▸ AIM OF THE EXERCISE: Reproduce the listing below with every occurrence of "black shoe" replaced by "dark boot", changing nothing else and leaving out the pictures.
── RECORDS TO PROCESS
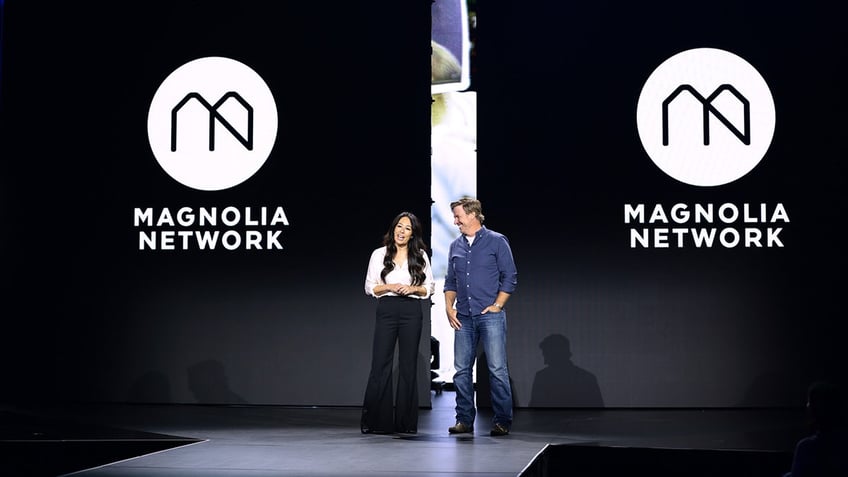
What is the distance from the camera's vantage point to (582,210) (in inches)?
246

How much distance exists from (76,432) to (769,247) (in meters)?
4.36

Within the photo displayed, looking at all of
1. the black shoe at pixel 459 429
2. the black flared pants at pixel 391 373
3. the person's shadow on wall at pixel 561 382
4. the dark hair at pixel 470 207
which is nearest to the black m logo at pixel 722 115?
the person's shadow on wall at pixel 561 382

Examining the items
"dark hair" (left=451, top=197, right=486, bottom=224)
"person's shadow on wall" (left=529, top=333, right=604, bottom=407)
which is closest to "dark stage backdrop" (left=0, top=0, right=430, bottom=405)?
"person's shadow on wall" (left=529, top=333, right=604, bottom=407)

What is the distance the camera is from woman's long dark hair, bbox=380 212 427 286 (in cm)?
478

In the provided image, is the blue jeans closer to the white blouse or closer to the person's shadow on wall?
the white blouse

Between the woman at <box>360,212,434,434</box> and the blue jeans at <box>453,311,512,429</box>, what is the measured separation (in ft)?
0.77

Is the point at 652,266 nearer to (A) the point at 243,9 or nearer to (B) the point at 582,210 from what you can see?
(B) the point at 582,210

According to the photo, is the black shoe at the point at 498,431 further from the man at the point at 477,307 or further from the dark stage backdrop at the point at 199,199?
the dark stage backdrop at the point at 199,199

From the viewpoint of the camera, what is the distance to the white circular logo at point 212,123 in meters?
6.52

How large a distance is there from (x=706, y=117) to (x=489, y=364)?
2.54m

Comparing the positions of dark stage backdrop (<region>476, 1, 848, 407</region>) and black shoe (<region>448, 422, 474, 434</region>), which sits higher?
dark stage backdrop (<region>476, 1, 848, 407</region>)

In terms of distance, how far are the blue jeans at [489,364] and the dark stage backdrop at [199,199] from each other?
1642 millimetres

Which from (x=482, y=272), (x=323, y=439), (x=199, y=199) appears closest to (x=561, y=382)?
(x=482, y=272)

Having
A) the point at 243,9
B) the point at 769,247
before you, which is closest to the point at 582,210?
the point at 769,247
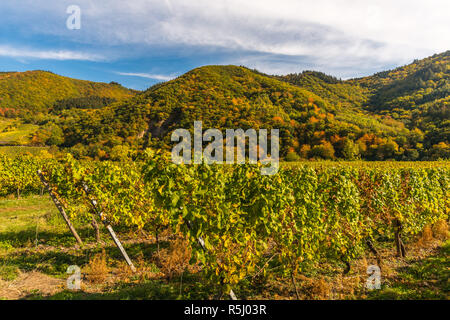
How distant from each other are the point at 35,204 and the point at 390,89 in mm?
113206

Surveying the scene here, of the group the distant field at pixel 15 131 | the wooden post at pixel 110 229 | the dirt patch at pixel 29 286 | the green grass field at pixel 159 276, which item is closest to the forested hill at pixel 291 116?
the distant field at pixel 15 131

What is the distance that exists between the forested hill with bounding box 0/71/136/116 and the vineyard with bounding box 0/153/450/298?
141 metres

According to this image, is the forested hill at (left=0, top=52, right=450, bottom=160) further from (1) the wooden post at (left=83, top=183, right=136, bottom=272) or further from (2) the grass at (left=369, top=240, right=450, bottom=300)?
(1) the wooden post at (left=83, top=183, right=136, bottom=272)

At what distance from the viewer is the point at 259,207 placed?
423 centimetres

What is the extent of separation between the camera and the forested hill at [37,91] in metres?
118

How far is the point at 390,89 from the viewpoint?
8856cm

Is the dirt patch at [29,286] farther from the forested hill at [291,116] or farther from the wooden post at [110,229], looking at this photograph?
the forested hill at [291,116]

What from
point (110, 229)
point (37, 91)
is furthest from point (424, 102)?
point (37, 91)

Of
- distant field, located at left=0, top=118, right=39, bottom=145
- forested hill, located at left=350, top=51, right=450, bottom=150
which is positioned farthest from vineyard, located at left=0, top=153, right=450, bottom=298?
distant field, located at left=0, top=118, right=39, bottom=145

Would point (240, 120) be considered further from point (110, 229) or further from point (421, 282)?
point (421, 282)

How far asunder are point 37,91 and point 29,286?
565 feet

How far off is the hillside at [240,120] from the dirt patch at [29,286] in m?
48.9
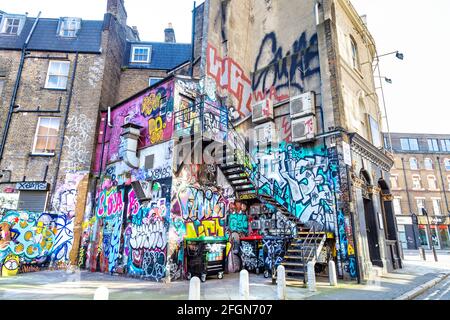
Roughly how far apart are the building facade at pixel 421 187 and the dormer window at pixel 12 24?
130 feet

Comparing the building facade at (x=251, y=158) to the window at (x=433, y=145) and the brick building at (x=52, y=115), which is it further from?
the window at (x=433, y=145)

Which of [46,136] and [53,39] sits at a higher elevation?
[53,39]

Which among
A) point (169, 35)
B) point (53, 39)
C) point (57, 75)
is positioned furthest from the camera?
point (169, 35)

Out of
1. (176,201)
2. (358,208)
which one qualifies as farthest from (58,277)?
(358,208)

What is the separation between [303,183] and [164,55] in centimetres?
1360

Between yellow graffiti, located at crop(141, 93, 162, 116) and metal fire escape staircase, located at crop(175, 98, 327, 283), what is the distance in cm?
145

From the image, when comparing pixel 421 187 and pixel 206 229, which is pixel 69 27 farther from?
pixel 421 187

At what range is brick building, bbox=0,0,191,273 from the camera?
1373 cm

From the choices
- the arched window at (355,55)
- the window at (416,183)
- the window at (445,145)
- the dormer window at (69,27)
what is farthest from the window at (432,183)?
the dormer window at (69,27)

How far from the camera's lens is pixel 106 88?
55.1ft

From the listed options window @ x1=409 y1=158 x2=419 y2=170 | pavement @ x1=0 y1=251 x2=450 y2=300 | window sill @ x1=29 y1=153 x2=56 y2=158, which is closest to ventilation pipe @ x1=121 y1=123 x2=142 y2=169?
pavement @ x1=0 y1=251 x2=450 y2=300

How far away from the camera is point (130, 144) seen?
1247 centimetres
────
▸ SOLVED EXERCISE:
What is the distance from the camera's vantage point to (582,210) (in inches)?
246

How much distance exists from (76,432) to (769,247) (in meters)?
4.36

Within the photo displayed, looking at all of
1. the dark boot at pixel 459 429
2. the black flared pants at pixel 391 373
3. the person's shadow on wall at pixel 561 382
4. the dark hair at pixel 470 207
which is nearest to the black m logo at pixel 722 115?
the person's shadow on wall at pixel 561 382

Examining the items
"dark hair" (left=451, top=197, right=486, bottom=224)
"person's shadow on wall" (left=529, top=333, right=604, bottom=407)
which is closest to "dark stage backdrop" (left=0, top=0, right=430, bottom=405)?
"person's shadow on wall" (left=529, top=333, right=604, bottom=407)

What is the distance the camera is from woman's long dark hair, bbox=380 212 427 286 (in cm)?
478

In the provided image, is the blue jeans closer to the white blouse or closer to the person's shadow on wall?
the white blouse

Between the woman at <box>360,212,434,434</box> and the blue jeans at <box>453,311,512,429</box>, what is the measured separation (in ft)?
0.77

Is the point at 652,266 nearer to (A) the point at 243,9 or nearer to (B) the point at 582,210 from what you can see?
(B) the point at 582,210

According to the photo, is the dark boot at the point at 498,431 further from the man at the point at 477,307 or further from the dark stage backdrop at the point at 199,199?
the dark stage backdrop at the point at 199,199

From the viewpoint of the camera, what is the distance to the white circular logo at point 212,123 in meters?
6.52

How large a distance is there from (x=706, y=117) to (x=489, y=364)?
2.54m

Comparing the positions of dark stage backdrop (<region>476, 1, 848, 407</region>) and dark boot (<region>448, 422, 474, 434</region>), which sits higher?
dark stage backdrop (<region>476, 1, 848, 407</region>)

In terms of distance, how far are the blue jeans at [489,364] and the dark stage backdrop at [199,199] from each other?
1642 millimetres

Which from (x=482, y=272), (x=323, y=439), (x=199, y=199) appears closest to (x=561, y=382)?
(x=482, y=272)

Having
A) the point at 243,9
B) the point at 769,247
before you, which is closest to the point at 582,210?
the point at 769,247
How distant from each other are the point at 35,204 and the point at 390,89 in mm?
113206

Surveying the scene here, of the group the distant field at pixel 15 131 | the wooden post at pixel 110 229 | the dirt patch at pixel 29 286 | the green grass field at pixel 159 276, which item is closest to the forested hill at pixel 291 116?
the distant field at pixel 15 131

What is the distance that exists between the forested hill with bounding box 0/71/136/116 and the vineyard with bounding box 0/153/450/298?
141 metres

According to this image, is the forested hill at (left=0, top=52, right=450, bottom=160) further from (1) the wooden post at (left=83, top=183, right=136, bottom=272) or further from (2) the grass at (left=369, top=240, right=450, bottom=300)?
(1) the wooden post at (left=83, top=183, right=136, bottom=272)

At what distance from the viewer is the point at 259,207 placed?
423 centimetres

What is the extent of separation between the camera and the forested hill at [37,91] in metres?
118

How far is the point at 390,89 from the viewpoint?
8856cm

Is the dirt patch at [29,286] farther from the forested hill at [291,116] or farther from the wooden post at [110,229], looking at this photograph?
the forested hill at [291,116]

What from
point (110, 229)
point (37, 91)
is furthest from point (424, 102)?
point (37, 91)

Of
- distant field, located at left=0, top=118, right=39, bottom=145
- forested hill, located at left=350, top=51, right=450, bottom=150
which is positioned farthest from vineyard, located at left=0, top=153, right=450, bottom=298?
distant field, located at left=0, top=118, right=39, bottom=145

Would point (240, 120) be considered further from point (110, 229) or further from point (421, 282)?
point (421, 282)

How far asunder are point 37,91 and point 29,286?
565 feet

How far off is the hillside at [240,120] from the dirt patch at [29,286] in m?
48.9
Roughly how far apart are the building facade at pixel 421 187 and the dormer window at pixel 12 24?
130 feet

Comparing the building facade at (x=251, y=158) to the window at (x=433, y=145) and the brick building at (x=52, y=115), which is it further from?
the window at (x=433, y=145)

Which of [46,136] and [53,39] sits at a higher elevation?
[53,39]

Which among
A) point (169, 35)
B) point (53, 39)
C) point (57, 75)
is positioned furthest from the camera?
point (169, 35)

Out of
1. (176,201)
2. (358,208)
which one qualifies as farthest from (58,277)?
(358,208)

What is the separation between [303,183] and [164,55] in centimetres?
1360

Between yellow graffiti, located at crop(141, 93, 162, 116) and metal fire escape staircase, located at crop(175, 98, 327, 283), what is the distance in cm?
145

From the image, when comparing pixel 421 187 and pixel 206 229, which is pixel 69 27 farther from?
pixel 421 187

At what range is brick building, bbox=0,0,191,273 from the camera?
1373 cm

From the choices
- the arched window at (355,55)
- the window at (416,183)
- the window at (445,145)
- the dormer window at (69,27)
what is farthest from the window at (432,183)?
the dormer window at (69,27)

How far from the camera's lens is pixel 106 88?
55.1ft

From the listed options window @ x1=409 y1=158 x2=419 y2=170 | pavement @ x1=0 y1=251 x2=450 y2=300 | window sill @ x1=29 y1=153 x2=56 y2=158, which is closest to ventilation pipe @ x1=121 y1=123 x2=142 y2=169?
pavement @ x1=0 y1=251 x2=450 y2=300

How far away from the camera is point (130, 144) seen?
1247 centimetres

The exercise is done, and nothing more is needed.